Evan regarda à nouveau autour de lui et s'excusa avec un simple regard coupable vers la conductrice, qui s'en retournait à son poste de conduite, le dos voûté et l'équilibre bancal. Il se redressa, ramassa les emballages de gâteaux qui avaient glissé sur le sol, récupéra son sac dans le coffre à bagages au dessus de lui et s'assura de n'avoir rien laissé entre les sièges ou sur la tablette qu'il replia après l'avoir minutieusement inspectée.

Quand il descendit, il gratifia la conductrice d'un aurevoir endormi et croisa son regard dans le rétroviseur intérieur. Les portes se refermèrent derrière lui, et le bus démarra dans un nuage de fumée malodorante.

Il resta sans bouger l'espace d'une minute, dos à la route, essayant de comprendre ce que la statue géante qui trônait au milieu du petit lac pouvait bien signifier. Quand il se retourna, il ne trouva pas plus d'explications sur cette cuillère géante et cette cerise qui avaient élu domicile en plein centre ville, autour des cygnes et des canards.

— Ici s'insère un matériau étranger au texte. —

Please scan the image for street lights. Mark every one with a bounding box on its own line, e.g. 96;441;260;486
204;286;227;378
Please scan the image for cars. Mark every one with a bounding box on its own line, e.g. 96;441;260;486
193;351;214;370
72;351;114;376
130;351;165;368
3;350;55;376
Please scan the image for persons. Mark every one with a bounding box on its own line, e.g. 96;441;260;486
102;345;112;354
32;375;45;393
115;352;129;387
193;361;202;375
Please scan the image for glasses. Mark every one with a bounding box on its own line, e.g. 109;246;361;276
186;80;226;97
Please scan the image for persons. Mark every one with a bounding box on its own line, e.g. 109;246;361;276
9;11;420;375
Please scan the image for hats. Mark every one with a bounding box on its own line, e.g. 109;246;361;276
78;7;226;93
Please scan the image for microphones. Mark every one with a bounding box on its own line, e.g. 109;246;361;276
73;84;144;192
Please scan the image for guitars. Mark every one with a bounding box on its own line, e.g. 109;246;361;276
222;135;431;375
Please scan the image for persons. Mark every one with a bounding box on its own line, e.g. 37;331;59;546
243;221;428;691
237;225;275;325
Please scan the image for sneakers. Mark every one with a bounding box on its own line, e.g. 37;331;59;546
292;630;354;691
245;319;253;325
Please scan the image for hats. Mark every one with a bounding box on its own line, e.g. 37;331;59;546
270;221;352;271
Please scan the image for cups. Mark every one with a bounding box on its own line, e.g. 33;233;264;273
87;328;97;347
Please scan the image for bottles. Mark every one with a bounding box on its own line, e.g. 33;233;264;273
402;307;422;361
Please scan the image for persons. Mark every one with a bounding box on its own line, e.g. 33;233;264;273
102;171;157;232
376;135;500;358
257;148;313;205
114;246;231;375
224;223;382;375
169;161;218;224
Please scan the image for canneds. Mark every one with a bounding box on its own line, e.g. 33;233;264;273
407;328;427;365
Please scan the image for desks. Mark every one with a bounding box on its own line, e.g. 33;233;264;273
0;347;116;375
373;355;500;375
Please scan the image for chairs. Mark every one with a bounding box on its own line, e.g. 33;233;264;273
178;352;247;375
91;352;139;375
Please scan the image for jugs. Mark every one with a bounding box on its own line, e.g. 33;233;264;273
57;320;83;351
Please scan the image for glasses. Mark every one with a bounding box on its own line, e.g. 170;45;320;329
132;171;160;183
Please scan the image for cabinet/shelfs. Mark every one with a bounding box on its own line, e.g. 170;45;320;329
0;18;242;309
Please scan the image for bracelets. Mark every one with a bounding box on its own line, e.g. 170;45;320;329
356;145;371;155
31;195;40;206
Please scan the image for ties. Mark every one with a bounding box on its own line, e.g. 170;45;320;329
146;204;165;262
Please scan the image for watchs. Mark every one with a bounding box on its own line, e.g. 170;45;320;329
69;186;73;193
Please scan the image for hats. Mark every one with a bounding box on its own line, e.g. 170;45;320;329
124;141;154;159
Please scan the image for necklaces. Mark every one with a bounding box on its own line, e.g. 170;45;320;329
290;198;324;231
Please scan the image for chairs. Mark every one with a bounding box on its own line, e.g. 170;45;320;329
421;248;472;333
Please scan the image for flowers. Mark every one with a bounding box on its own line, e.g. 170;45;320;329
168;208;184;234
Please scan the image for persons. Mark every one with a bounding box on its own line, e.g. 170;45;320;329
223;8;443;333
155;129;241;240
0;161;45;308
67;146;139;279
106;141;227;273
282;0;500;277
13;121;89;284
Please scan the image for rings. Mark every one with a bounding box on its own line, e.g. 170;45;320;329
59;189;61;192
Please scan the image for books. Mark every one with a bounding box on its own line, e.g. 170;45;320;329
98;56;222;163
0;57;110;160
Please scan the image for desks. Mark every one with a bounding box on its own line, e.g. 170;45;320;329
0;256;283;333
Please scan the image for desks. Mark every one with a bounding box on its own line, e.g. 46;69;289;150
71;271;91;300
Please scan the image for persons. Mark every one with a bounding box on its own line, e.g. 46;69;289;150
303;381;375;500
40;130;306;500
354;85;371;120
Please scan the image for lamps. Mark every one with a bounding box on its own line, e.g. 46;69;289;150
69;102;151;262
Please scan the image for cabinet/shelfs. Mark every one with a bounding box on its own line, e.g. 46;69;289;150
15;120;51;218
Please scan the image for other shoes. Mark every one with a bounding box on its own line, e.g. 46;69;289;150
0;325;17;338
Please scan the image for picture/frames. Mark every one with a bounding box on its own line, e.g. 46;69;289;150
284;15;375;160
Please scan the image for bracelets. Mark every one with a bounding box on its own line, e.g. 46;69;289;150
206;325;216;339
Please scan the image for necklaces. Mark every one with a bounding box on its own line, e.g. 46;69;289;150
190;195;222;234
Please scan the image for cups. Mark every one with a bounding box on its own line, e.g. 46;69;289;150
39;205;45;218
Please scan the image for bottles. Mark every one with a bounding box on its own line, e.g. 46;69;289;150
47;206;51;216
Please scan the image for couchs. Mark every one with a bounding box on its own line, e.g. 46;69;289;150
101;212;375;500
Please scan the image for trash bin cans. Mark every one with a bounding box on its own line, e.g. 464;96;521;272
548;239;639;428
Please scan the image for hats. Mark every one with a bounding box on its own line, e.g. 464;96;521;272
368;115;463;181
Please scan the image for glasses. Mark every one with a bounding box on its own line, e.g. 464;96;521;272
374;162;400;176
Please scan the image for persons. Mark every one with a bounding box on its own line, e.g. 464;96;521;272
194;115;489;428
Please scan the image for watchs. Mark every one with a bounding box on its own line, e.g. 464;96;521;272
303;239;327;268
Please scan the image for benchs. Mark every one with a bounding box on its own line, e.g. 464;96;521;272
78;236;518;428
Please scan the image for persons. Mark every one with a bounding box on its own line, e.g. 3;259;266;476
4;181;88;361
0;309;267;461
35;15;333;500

Il traversa la route après que le feu des voitures soit passé au rouge et atteignait l'autre trottoir avant même que celui des piétons change de couleur. La plupart des passants se dirigeaient tous du même côté, téléphones en main, lunettes de soleil sur le nez et sac pendant à leurs bras, exposés au pick-pocket. Tous semblaient si enfermés dans leur bulle, qu'ils ne firent pas attention à l'étranger qui observait le nom des rues, le regard en l'air, cherchant une indication qui le mènerait à la galerie de Groveland. A Los Angeles, tout le monde repérait les habitants de l'Est lorsqu'ils arrivaient emmitouflés dans leur grosse veste en laine, écharpe autour du cou et bonnet enfoncé jusqu'aux sourcils. Ici, Evan avait l'air d'un local, les mains enfouies dans les poches de sa veste en jean doublée de laine et un bonnet couleur rouille sur la tête. Il ne lui manquait plus que les lunettes de soleil pour contrer le reflet aveuglant de la neige qui fond au soleil.

Son portable lui indiquait de prendre sur la droite et de tourner à la première à gauche dans deux cent mètres. Il l'enfouit dans sa poche et avança en pivotant les épaules pour éviter les habitants qui avançaient sans regarder devant eux.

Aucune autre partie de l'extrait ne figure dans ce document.